Today we’d like to introduce you to Carrie Norder.
Hi Carrie, so excited to have you on the platform. So, before we get into questions about your work-life, maybe you can bring our readers up to speed on your story and how you got to where you are today?
As a child, my family never had much money. My brothers and I had a very difficult upbringing in many ways. My husband has eight siblings and grew up very similar to me. I believe growing up with little money has actually made a positive influence on where and who we are today. We learned to be frugal, as well as understanding that your food may not always come from a restaurant or grocery store.
After meeting my husband nearly 20 years ago, we had very similar beliefs in how we would raise our family. We have always spent time together as a family. Fred and I do our best to have our date nights, but we have never looked at our children as an inconvenience, therefore we have often taken them wherever we go, which is why I sincerely believe that is why they are so very well behaved and respectful to others. That being said, one of the most important activities as a family is spending time in the kitchen. Each of our children know how to make their own meals and they know how to make good decisions on what to eat.
I have always had a love of baking and definitely wanted to pass this on to my children. Ever since I can remember, I have loved being in the kitchen making something, either from a recipe I was following or making my own.
Fast forward a few years and I was diagnosed with Scleroderma (among other things). This is a debilitating and life-altering disease. It made me working in the public sector very hard. January of 2021, we decided to make the jump of me leaving my job at that point and start baking full time. What began as a hobby several years ago, has evolved into a fully time and very rewarding job.

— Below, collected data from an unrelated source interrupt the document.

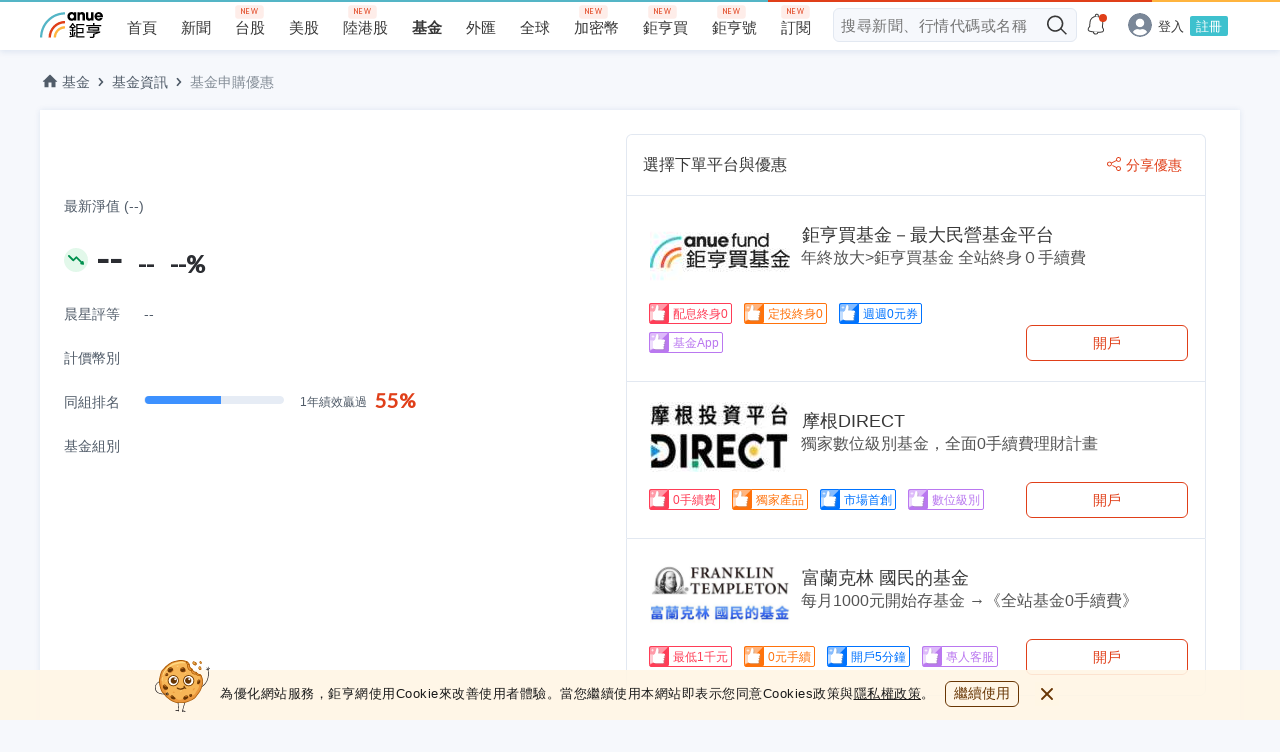

--- FILE ---
content_type: text/html; charset=utf-8
request_url: https://www.google.com/recaptcha/api2/aframe
body_size: 184
content:
<!DOCTYPE HTML><html><head><meta http-equiv="content-type" content="text/html; charset=UTF-8"></head><body><script nonce="j6xA3wvJAx0fQy_cM-K_ew">/** Anti-fraud and anti-abuse applications only. See google.com/recaptcha */ try{var clients={'sodar':'https://pagead2.googlesyndication.com/pagead/sodar?'};window.addEventListener("message",function(a){try{if(a.source===window.parent){var b=JSON.parse(a.data);var c=clients[b['id']];if(c){var d=document.createElement('img');d.src=c+b['params']+'&rc='+(localStorage.getItem("rc::a")?sessionStorage.getItem("rc::b"):"");window.document.body.appendChild(d);sessionStorage.setItem("rc::e",parseInt(sessionStorage.getItem("rc::e")||0)+1);localStorage.setItem("rc::h",'1769648660203');}}}catch(b){}});window.parent.postMessage("_grecaptcha_ready", "*");}catch(b){}</script></body></html>

--- FILE ---
content_type: image/svg+xml
request_url: https://fund.cnyes.com/dist/7ee9dfc3d4c68f3b291ca3d91b8a5e05.svg
body_size: 685
content:
<svg width="20" height="20" xmlns="http://www.w3.org/2000/svg" xmlns:xlink="http://www.w3.org/1999/xlink"><defs><filter x="-8.3%" y="-6.6%" width="133.3%" height="126.4%" filterUnits="objectBoundingBox" id="c"><feOffset dx="1" dy="1" in="SourceAlpha" result="shadowOffsetOuter1"/><feGaussianBlur stdDeviation=".5" in="shadowOffsetOuter1" result="shadowBlurOuter1"/><feColorMatrix values="0 0 0 0 0.31372549 0 0 0 0 0.31372549 0 0 0 0 0.31372549 0 0 0 0.4 0" in="shadowBlurOuter1"/></filter><rect id="a" x="0" y="0" width="20" height="20" rx="2"/><path d="M4 7.022c1.068-.586 1.7-1.033 1.896-1.34.292-.46.94-2.784 1.153-3.527.212-.743.466-1.99.622-2.118.157-.128 1.591.02 1.73 1.318.093.865.028 2.257-.195 4.175h5.434c.995 0 1.36.663 1.36 1.232 0 .676-.44 1.227-1.76 1.227.962.002 1.354.566 1.354 1.173 0 .734-.623 1.235-1.663 1.235.643 0 1.26.506 1.26 1.24 0 .884-.862 1.153-1.693 1.153.59 0 1.28.314 1.28 1.252 0 .724-.393 1.109-.993 1.109H7.049c-.775 0-3.05-.377-3.05-.743V7.022z" id="d"/></defs><g fill="none" fill-rule="evenodd"><mask id="b" fill="#fff"><use xlink:href="#a"/></mask><use fill="#FF9AA8" xlink:href="#a"/><path fill="#FF3D57" mask="url(#b)" d="M20 0v20H0z"/><g mask="url(#b)"><path fill-opacity=".5" fill="#FFF" d="M0 8.364h3.999v8.798H0z"/><g transform="translate(0 2)"><use fill="#000" filter="url(#c)" xlink:href="#d"/><use fill="#FFF" xlink:href="#d"/></g><path d="M3.556 3.333v1.778m-.889-.889h1.778" stroke-linecap="round" stroke-linejoin="round" stroke="#FFF" stroke-width=".6"/></g><rect stroke="#FF3D57" mask="url(#b)" x=".5" y=".5" width="19" height="19" rx="2"/></g></svg>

Without a passion for baking and the support of my family, I would certainly not have continued with our business. My hobby quickly turned into a business when people continued to order from me and would refer me to others. I found myself going from an order or two per day, to upwards of a dozen orders or more.

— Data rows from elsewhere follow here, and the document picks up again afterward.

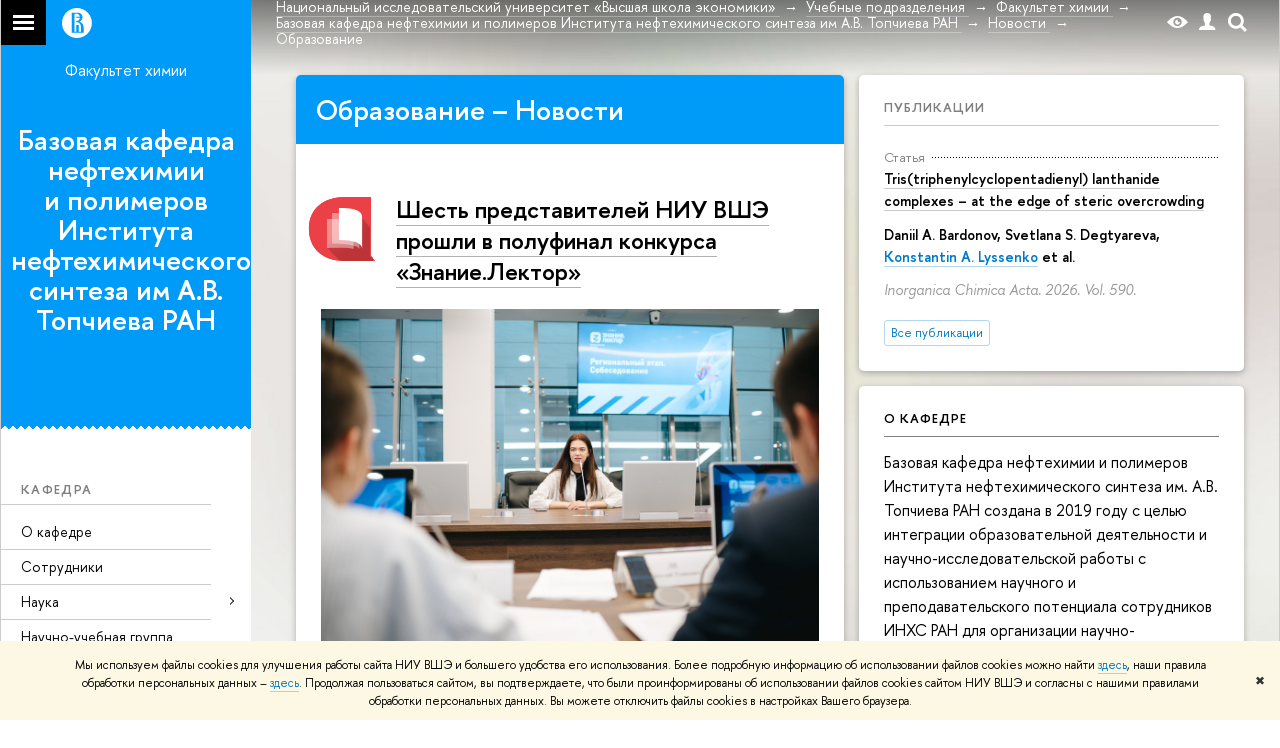

--- FILE ---
content_type: application/javascript; charset=utf-8
request_url: https://chemistry.hse.ru/f/gtm/ip
body_size: 22
content:
window.realIP='3.21.237.94';window.dataLayer=window.dataLayer||[];window.dataLayer.push({event:'ipEvent',ipAddress:window.realIP});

I had initially specialized in making and decorating cookies, but would occasionally be requested for cupcakes or cakes. I then found myself having to diversify my baking. I will admit, entering the realm of making cakes, especially wedding cakes, can be challenging, as I want them to be just as perfect as the bride and groom want them.
Through word-of-mouth and social media, the business ultimately exploded where I would have to close down an entire month due to the amount of orders to be filled. This will always be a family business, but there is only one baker…me. There were many days where I may start at 4:00 a.m. and not end until 11:00 p.m. or even later, but I still find it to be a blessing, even through the exhaustion.
I would have never guessed that making a few cookies for friends would have turned into such a success.
Can you talk to us a bit about the challenges and lessons you’ve learned along the way? Looking back would you say it’s been easy or smooth in retrospect?
I don’t believe it should ever be “smooth.” If it has always been smooth, I don’t think I would have learned as much as I have.
Along with ruining and having to remake what I was baking, whether it was because I was attempting to do too much at once or I had messed up the recipe, I have found that baking was only a fraction of my business. Working with customers’ specific orders, scheduling and deliveries can sometimes present certain challenges. In addition, we used to reside 10 minutes from a store, but after moving to the country, we are now 25 minutes from the nearest store for quick runs and one hour away from the store for specialized needs, therefore I have to be deliberate when purchasing supplies, as each trip takes away from my baking and deliveries, although most of what I make is from scratch, so I can’t have a large amount of supplies sitting on shelves due to the potential for spoilage which can also be a challenge.
We’ve been impressed with Carrie’s Sweet Treats, but for folks who might not be as familiar, what can you share with them about what you do and what sets you apart from others?
Carrie’s Sweet Treats is a small family-owned home-based baking business nestled in Grayson County, Kentucky, which specializes in providing cookies, cakes, and other baked goods.
We offer a variety of baked goods specific to the customer’s needs, to include gluten-free and sugar-free orders.
In terms of your work and the industry, what are some of the changes you are expecting to see over the next five to ten years?
I wish to continue with providing for our phenomenal customer base, but my ultimate dream and goal is to develop baking supplies and utensils.